What to produce: Pick out every line of the records below that contains the string "left", and copy each one in full.

Stored data:

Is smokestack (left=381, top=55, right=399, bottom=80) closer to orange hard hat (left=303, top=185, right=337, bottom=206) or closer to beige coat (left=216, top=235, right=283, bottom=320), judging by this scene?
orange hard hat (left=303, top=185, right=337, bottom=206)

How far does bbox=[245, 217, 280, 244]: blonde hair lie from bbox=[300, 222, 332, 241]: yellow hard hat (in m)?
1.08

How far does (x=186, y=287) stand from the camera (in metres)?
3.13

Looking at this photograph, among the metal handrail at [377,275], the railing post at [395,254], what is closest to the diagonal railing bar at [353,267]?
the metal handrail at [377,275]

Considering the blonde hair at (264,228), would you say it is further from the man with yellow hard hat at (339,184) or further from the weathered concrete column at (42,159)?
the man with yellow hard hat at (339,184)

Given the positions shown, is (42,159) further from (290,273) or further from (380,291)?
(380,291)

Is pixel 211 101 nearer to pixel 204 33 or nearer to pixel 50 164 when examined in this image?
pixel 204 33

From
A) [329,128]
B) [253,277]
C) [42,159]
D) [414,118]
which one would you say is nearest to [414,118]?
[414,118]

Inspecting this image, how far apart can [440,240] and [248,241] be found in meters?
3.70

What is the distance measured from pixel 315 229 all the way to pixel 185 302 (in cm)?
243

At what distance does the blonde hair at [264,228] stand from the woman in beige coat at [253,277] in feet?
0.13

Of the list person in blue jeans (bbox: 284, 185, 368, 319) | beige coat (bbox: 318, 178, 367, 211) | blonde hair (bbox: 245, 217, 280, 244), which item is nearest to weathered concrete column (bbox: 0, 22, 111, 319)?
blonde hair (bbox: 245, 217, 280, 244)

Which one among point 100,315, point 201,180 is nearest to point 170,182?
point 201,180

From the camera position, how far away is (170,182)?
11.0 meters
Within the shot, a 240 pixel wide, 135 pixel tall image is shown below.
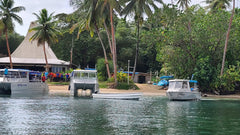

Exercise answer:
Is smokestack (left=381, top=55, right=399, bottom=80) closer to orange hard hat (left=303, top=185, right=337, bottom=206) or closer to beige coat (left=216, top=235, right=283, bottom=320), judging by this scene?
orange hard hat (left=303, top=185, right=337, bottom=206)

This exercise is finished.